Y cae sangre en la cama. Por primera vez, en una veintena de años, el cuchillo mondador se ha desviado de la acostumbrada ruta y le ha cortado un dedo. Maldita sea. Se siente hervir por dentro. Mamá, mamá, dice el pequeño, señalándole la herida o el cuchillo, esto no se sabe bien.  Mamá, mamá. El llamado constante del indito la altera. Mamá, mamá. Se chupa el dedo, succiona la sangre, y los ojos no se mueven del berreante infante que continúa llamándola, tratando de alcanzar - esto no se sabe bien- el cuchillo o el dedo que está siendo chupado.

¿Qué quieres?, le dice ella. ¿Quieres esto? Y le acerca el dedo chupado, al que a los escasos segundos le vuelve a crecer la gotita de sangre que luego se convierte en una mancha roja inundando de rojo la sábana blanca. ¿O quieres esto?, y le acerca el cuchillo mondador.

Las sábanas rojas, húmedas, son ahora la prueba del fracaso de la unión entre los seres humanos, son el cruento testimonio de que las razas en el Perú son edificios que corren paralelos hacia el infinito sin tocarse jamás.

***

Señor Silvio, ¿cómo se siente? ¿Qué opina de los hechos de sangre que han enlutado a su familia?

Silvio titubea ante el micrófono. Los labios se le tuercen. Quiere llorar. Es un hombre muy sentimental, un tipo que se quiebra cuando recuerda la pérdida del viejo reloj de su papá o del primer zapatito que usó su primogénito cuando fueron a aquella playa de gente blanca.

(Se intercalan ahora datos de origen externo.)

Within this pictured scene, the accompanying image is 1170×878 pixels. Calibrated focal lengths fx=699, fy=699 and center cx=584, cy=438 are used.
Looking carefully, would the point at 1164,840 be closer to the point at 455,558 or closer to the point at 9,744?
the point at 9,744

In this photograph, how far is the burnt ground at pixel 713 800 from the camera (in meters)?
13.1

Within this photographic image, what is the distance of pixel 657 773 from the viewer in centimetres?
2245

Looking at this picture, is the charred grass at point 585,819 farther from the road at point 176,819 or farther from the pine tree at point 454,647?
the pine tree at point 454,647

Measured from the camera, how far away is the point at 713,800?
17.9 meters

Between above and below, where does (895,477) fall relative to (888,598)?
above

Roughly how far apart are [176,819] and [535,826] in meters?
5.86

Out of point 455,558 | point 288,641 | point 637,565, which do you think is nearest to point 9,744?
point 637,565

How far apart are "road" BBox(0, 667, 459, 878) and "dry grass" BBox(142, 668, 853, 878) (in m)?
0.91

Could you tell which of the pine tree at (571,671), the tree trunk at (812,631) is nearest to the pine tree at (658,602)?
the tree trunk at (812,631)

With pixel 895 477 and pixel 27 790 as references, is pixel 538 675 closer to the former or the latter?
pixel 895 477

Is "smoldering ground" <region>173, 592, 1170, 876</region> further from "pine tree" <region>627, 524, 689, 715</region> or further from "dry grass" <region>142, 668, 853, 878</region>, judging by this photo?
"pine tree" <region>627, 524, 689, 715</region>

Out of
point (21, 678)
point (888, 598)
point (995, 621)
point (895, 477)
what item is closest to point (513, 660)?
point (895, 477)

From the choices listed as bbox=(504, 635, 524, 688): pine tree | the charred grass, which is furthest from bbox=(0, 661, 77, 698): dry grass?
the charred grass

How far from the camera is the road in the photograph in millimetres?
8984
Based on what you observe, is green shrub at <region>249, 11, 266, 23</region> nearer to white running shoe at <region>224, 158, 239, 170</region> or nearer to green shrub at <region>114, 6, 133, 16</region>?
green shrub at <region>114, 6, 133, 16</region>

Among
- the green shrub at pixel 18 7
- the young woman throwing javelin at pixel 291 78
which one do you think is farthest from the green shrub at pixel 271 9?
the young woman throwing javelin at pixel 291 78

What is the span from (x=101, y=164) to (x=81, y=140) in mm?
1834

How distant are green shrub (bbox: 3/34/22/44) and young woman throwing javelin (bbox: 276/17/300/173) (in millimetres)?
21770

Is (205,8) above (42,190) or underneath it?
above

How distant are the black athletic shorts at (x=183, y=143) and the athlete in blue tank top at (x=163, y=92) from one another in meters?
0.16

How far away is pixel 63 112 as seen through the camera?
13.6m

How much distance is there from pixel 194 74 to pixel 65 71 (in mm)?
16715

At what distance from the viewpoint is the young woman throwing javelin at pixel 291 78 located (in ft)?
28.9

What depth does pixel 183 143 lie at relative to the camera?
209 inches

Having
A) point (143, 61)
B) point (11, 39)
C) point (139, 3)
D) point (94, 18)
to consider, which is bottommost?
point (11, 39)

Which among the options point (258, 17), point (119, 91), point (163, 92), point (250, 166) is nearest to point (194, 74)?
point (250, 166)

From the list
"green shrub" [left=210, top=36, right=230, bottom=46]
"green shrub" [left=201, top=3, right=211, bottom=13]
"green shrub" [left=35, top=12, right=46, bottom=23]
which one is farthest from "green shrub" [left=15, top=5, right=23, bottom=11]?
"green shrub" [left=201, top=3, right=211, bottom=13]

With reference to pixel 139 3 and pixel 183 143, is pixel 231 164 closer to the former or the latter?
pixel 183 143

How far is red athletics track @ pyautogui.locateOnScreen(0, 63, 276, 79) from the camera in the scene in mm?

Perdónenme por haber amado a mi familia, dice Silvio y no puede hablar más porque la garganta se le ahoga en llanto.

La conferencia de prensa ha terminado, dice un oscuro personaje mientras Silvio es llevado tras bambalinas.

***

Los cholos dejaban de tener hijos y la pobreza desaparecía. Las ONG humanitarias alzaron vuelo sin retorno y no hubo más empeños de blanquitos por amar a los marrones del Perú. Las cosas adquirieron claridad.